If one of us makes a mistake in front of the class, we quietly (and sometimes happily) call out to each other – Oops, Miss Adam, you forgot the correct units in your last answer! Not only do we benefit, but our students know that feedback and mistakes are part of the learning process. Our strong relationship in the classroom was achieved by always being attentive to each other’s needs throughout the day.

Our way of working relieves the invisible stress of standing in front of a room full of students day in and day out. When we moved to fully online learning, we had to learn to understand each other in a new way. We still give the tone, but now we use hand signals, thumbs up and speed signs. We also had to feel free to interrupt each other: Excuse me, Mr. Ellis? There is a great question in the chat room that I would like to answer.
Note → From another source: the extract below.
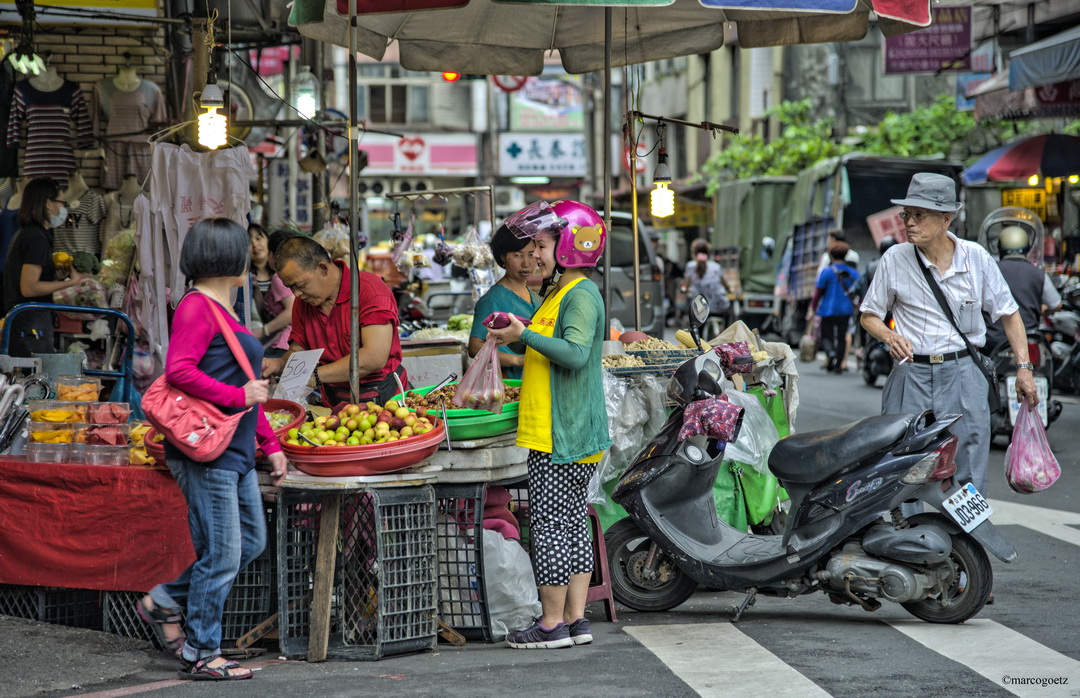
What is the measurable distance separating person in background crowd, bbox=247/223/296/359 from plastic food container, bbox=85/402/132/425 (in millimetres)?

Our strong foundation and collaborative teaching methods not only make us better teachers, but also reduce our daily stress during this extremely difficult time for teachers across the country. After this year of crisis, teacher retention and attraction will remain a national problem, and ways to make the profession more sustainable must be found urgently.

The strong bonds between the teachers allowed us to reduce the daily pressure, share the workload and make the classroom more enjoyable. We believe that investing in co-teaching is an investment in teacher sustainability, student learning and long-term growth. As we prepare for the third year of teaching together (now in face-to-face and virtual classrooms), we no longer feel the anxiety of freshmen; instead, we are excited to become better teachers. Photos reproduced with the kind permission of the authors.